Legends are the next evolution of narrative; the word comes from the latin ‘legenda’, meaning ‘things to read’, and first appeared in the English language in the late 14th Century.

Whereas the famous German publishers ‘The Brothers Grim’ once describe folklore as historically grounded, legend was proposed by Prof. Timothy R. Tangherlini, in 1990, to be a short (mono-) episodic, traditional and historicized narrative, performed in a conversational mode, reflecting a symbolic representation of belief and collective experiences, serving as a reaffirmation of commonly held values of the group to whose tradition it belongs.

Legends are given the appearance of historical truth, yet often use metaphors or imagery to explain the unexplainable; attributing events to miracles or the supernatural.  They can still be placed in a realistic historical timeline, but tend to be more representative in the information they convey.

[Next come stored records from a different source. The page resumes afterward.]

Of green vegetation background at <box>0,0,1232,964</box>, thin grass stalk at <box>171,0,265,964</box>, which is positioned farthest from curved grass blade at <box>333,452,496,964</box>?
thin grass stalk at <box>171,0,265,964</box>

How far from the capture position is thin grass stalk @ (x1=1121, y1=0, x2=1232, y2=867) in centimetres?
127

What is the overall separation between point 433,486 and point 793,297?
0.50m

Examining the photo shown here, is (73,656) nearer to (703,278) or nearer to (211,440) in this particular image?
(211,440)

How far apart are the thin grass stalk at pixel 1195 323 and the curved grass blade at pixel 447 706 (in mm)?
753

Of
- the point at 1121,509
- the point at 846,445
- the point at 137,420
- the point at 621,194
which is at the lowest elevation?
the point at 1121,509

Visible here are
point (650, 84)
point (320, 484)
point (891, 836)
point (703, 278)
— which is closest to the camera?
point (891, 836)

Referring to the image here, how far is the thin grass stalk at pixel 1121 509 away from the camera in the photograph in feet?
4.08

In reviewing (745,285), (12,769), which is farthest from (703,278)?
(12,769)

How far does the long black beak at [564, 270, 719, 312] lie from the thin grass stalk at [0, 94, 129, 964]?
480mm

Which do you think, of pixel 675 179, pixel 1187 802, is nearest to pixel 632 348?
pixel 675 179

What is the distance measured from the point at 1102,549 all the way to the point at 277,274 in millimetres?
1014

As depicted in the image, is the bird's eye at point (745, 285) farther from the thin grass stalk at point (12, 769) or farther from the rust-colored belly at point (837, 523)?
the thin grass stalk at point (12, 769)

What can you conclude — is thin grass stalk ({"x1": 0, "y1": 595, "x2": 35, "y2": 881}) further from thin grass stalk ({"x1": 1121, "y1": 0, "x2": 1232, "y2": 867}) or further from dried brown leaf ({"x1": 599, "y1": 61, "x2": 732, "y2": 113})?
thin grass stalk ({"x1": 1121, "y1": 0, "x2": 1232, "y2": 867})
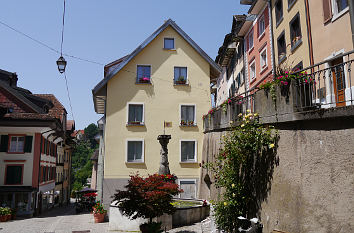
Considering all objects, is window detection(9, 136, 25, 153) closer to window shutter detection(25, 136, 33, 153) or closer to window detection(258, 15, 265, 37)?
window shutter detection(25, 136, 33, 153)

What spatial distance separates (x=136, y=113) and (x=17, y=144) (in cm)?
1152

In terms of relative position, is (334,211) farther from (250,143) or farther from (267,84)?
(267,84)

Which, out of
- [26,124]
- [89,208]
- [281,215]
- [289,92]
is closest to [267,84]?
[289,92]

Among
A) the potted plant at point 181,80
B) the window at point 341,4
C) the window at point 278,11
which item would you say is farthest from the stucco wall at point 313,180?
the potted plant at point 181,80

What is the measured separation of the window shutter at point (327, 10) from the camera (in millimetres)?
12996

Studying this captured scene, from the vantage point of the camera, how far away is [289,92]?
890cm

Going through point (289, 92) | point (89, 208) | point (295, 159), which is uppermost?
point (289, 92)

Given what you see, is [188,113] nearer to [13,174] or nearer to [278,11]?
[278,11]

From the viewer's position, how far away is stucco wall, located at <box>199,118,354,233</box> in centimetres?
685

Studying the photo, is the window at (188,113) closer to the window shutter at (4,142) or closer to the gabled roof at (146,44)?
the gabled roof at (146,44)

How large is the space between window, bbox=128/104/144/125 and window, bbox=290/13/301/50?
35.3 ft

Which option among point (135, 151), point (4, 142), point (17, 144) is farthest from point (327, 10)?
point (4, 142)

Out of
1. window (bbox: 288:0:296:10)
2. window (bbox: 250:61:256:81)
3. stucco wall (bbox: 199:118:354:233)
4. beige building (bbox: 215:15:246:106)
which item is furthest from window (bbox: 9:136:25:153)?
window (bbox: 288:0:296:10)

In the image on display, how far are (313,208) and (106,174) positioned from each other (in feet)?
50.2
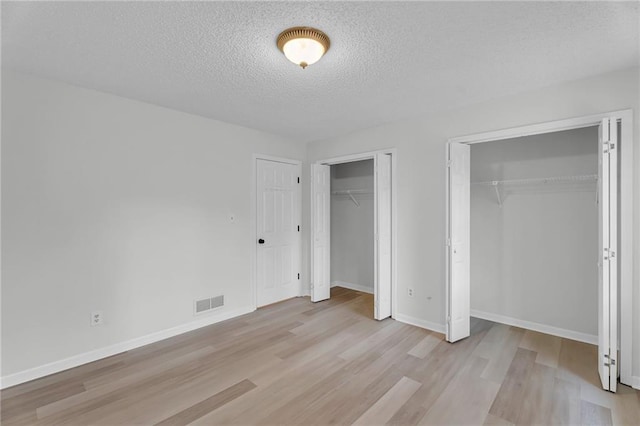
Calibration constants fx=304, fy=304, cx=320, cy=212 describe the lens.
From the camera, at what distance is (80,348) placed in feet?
9.22

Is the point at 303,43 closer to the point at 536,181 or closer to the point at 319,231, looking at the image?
the point at 536,181

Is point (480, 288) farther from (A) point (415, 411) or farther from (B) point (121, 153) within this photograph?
(B) point (121, 153)

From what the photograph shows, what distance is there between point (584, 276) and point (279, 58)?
3739 mm

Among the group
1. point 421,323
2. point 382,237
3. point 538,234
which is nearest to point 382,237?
point 382,237

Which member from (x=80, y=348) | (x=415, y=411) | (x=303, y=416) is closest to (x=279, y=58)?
(x=303, y=416)

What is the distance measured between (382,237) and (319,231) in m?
1.21

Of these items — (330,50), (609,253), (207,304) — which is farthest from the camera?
(207,304)

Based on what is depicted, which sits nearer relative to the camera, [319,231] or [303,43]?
[303,43]

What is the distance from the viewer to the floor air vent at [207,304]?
12.0 ft

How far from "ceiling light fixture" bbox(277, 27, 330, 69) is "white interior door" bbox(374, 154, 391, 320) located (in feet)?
6.83

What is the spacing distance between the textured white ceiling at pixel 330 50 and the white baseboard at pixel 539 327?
260 cm

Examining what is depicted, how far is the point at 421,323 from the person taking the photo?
3701 millimetres

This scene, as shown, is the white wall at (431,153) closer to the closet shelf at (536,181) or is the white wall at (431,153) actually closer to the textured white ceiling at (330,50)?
the textured white ceiling at (330,50)

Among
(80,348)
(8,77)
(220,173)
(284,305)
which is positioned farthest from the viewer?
(284,305)
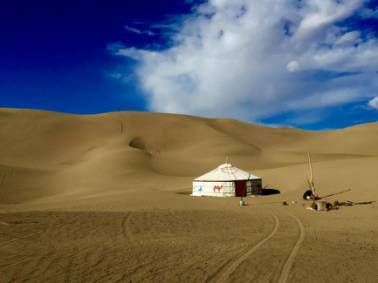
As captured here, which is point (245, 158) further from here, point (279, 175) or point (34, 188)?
point (34, 188)

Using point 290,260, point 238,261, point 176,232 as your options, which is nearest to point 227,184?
point 176,232

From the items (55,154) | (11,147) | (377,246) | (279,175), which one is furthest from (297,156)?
(377,246)

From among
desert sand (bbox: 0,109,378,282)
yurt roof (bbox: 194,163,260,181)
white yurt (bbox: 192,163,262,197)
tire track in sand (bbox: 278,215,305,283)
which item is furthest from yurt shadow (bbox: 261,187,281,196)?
tire track in sand (bbox: 278,215,305,283)

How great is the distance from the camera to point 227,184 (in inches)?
1219

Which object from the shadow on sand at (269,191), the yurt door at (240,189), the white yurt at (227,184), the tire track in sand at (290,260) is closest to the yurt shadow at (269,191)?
the shadow on sand at (269,191)

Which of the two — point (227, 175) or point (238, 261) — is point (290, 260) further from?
point (227, 175)

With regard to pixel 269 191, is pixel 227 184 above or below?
above

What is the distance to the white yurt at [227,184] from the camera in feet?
102

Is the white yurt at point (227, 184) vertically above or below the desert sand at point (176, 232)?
above

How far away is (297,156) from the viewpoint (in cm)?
6950

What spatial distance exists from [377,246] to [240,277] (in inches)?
203

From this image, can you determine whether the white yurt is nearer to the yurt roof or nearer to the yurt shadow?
the yurt roof

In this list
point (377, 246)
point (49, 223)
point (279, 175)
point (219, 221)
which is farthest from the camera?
point (279, 175)

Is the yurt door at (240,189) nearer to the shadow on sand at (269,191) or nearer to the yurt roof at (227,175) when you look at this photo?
the yurt roof at (227,175)
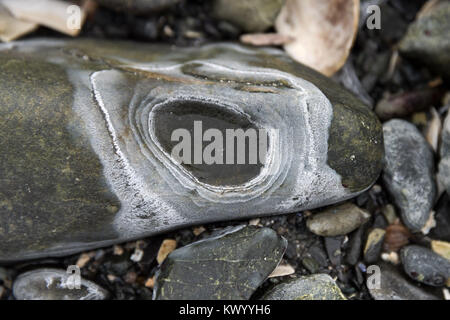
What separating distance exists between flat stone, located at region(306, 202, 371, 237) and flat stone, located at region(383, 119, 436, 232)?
0.30m

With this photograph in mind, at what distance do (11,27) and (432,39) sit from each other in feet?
10.6

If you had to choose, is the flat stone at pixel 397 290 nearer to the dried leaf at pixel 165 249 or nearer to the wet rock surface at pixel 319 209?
the wet rock surface at pixel 319 209

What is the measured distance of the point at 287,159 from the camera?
2.55 m

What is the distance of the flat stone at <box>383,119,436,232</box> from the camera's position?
9.69 ft

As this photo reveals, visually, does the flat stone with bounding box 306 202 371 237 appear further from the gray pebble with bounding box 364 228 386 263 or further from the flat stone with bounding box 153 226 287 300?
the flat stone with bounding box 153 226 287 300

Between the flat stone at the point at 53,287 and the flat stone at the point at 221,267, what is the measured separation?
0.51m

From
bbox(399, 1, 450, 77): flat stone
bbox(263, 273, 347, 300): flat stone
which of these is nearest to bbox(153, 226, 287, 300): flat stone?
bbox(263, 273, 347, 300): flat stone

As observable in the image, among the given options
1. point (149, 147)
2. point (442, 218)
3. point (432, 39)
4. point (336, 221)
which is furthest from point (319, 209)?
point (432, 39)

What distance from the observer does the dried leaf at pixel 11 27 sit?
10.1 ft

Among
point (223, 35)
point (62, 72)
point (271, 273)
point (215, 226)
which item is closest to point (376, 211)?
point (271, 273)

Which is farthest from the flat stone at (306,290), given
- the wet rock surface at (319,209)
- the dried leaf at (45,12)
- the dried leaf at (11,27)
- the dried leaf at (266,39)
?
the dried leaf at (11,27)

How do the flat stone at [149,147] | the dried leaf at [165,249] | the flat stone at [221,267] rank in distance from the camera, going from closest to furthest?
the flat stone at [149,147], the flat stone at [221,267], the dried leaf at [165,249]

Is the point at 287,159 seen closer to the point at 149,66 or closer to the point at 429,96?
the point at 149,66

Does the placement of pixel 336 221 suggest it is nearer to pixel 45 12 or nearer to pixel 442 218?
pixel 442 218
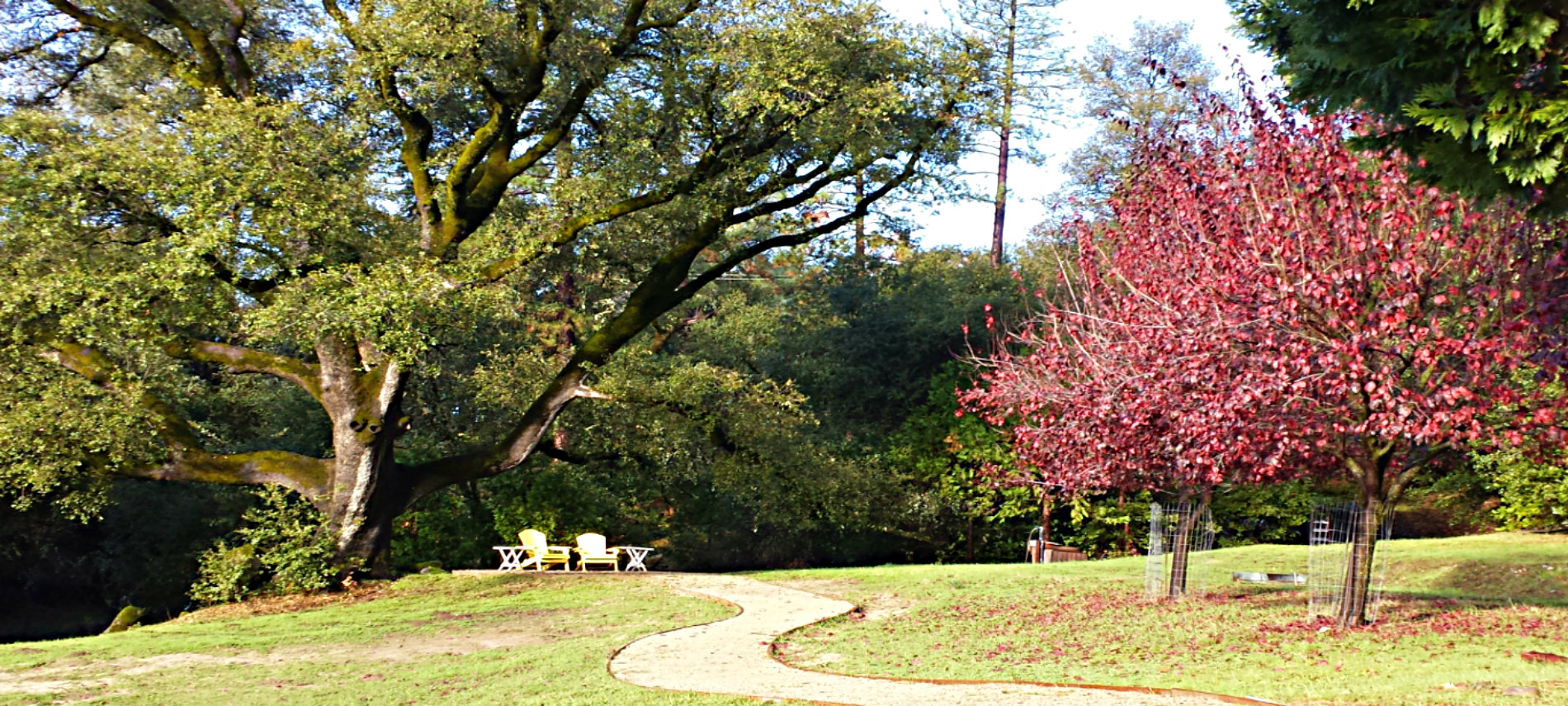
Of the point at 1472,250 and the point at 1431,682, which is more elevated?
the point at 1472,250

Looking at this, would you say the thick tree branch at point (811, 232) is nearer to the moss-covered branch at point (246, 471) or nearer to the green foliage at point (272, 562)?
the moss-covered branch at point (246, 471)

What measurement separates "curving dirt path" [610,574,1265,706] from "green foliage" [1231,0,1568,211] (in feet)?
11.7

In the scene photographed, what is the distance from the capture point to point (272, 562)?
16.8 m

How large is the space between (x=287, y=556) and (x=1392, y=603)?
1378 centimetres

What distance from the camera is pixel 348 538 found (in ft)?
57.7

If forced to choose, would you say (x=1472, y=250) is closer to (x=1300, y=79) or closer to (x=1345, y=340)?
(x=1345, y=340)

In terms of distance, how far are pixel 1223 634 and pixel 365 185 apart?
1346 centimetres

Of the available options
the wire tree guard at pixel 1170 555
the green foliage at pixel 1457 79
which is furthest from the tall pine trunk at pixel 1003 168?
the green foliage at pixel 1457 79

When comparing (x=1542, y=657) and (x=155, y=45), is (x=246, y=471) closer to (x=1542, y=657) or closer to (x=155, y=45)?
(x=155, y=45)

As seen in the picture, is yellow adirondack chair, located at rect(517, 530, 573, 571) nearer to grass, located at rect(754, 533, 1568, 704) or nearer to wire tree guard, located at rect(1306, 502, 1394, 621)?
grass, located at rect(754, 533, 1568, 704)

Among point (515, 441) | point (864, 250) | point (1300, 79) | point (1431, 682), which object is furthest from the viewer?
point (864, 250)

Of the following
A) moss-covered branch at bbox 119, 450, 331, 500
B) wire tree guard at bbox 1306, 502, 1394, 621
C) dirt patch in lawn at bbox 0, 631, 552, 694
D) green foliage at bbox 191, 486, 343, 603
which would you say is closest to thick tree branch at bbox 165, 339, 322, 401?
moss-covered branch at bbox 119, 450, 331, 500

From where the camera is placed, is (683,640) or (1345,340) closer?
(1345,340)

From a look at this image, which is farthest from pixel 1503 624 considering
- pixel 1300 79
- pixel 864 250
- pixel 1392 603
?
pixel 864 250
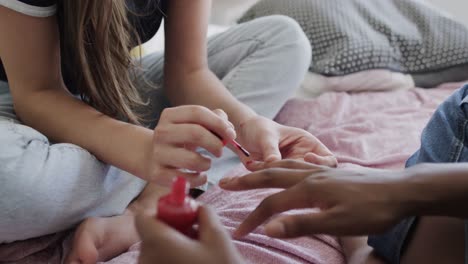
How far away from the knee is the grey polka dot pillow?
0.24 metres

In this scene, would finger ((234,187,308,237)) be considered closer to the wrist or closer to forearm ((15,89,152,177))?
the wrist

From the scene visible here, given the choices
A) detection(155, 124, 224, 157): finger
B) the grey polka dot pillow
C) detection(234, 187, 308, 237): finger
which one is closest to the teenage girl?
detection(155, 124, 224, 157): finger

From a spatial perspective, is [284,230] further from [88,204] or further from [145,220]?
[88,204]

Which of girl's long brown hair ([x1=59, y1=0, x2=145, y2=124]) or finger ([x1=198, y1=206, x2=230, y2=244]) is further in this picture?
girl's long brown hair ([x1=59, y1=0, x2=145, y2=124])

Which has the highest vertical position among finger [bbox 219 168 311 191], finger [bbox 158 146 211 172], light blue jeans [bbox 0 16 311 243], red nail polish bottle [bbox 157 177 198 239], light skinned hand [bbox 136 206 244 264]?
red nail polish bottle [bbox 157 177 198 239]

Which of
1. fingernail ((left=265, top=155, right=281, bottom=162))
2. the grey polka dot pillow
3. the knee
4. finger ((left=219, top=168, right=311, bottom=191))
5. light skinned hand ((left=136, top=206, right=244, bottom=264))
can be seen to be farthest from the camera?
the grey polka dot pillow

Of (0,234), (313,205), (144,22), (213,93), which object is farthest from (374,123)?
(0,234)

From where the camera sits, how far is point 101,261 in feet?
2.26

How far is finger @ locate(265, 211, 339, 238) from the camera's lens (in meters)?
0.46

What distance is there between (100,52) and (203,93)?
20 cm

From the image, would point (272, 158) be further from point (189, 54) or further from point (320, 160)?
point (189, 54)

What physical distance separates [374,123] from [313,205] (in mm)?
620

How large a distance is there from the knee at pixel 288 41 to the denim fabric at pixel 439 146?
36 cm

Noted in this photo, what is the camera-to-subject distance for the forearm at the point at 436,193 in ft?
1.55
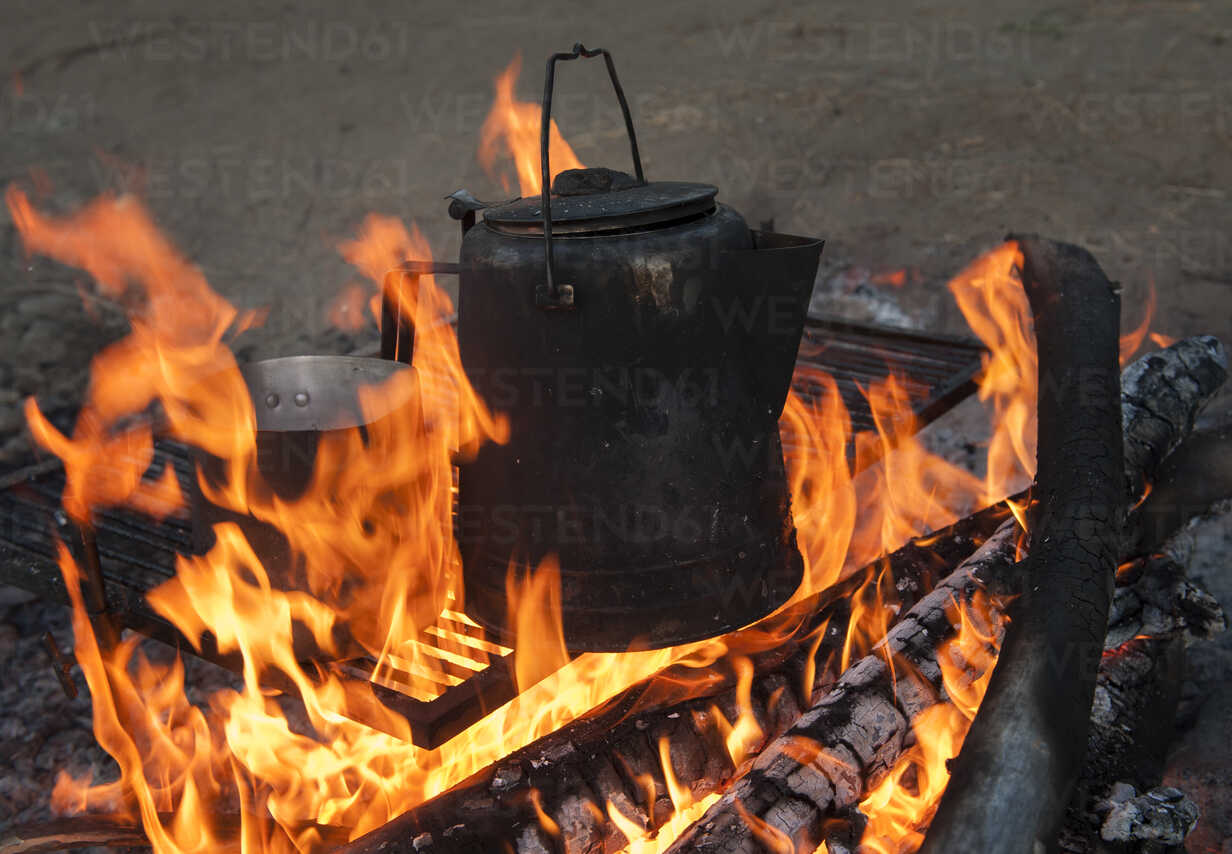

The reason why truth often becomes stretched over time is due to a Chinese whispers effect.  Before the invention of the printing press and the Guttenberg bible, stories were passed on by word of mouth; these stories get distorted as time passes, and the story is adapted to fit current culture and situations.  This occurs on a smaller scale in Comic Books, when a character changes their origin story to fit a newer audience or situation, or reinterpreted to suit the needs of a current story arc, such as The Joker.  Unlike other modern stand alone tales portrayed through books or films, comic books have a greater longevity, spanning even decades.  Due to this, it is not uncommon to reinvent a character; perhaps this is more attributable to the science fiction elements and parallel universes.

Examples of legend include: Robin Hood; Beowulf; King Arthur and Zorro.  Sometimes these embellished characters may be based on a real life character, but in the absence of information, facts are often misplaced and exaggerated, making the legend become further distorted.  When people start to attribute moral meaning to them or the characters, they can become fables and myth.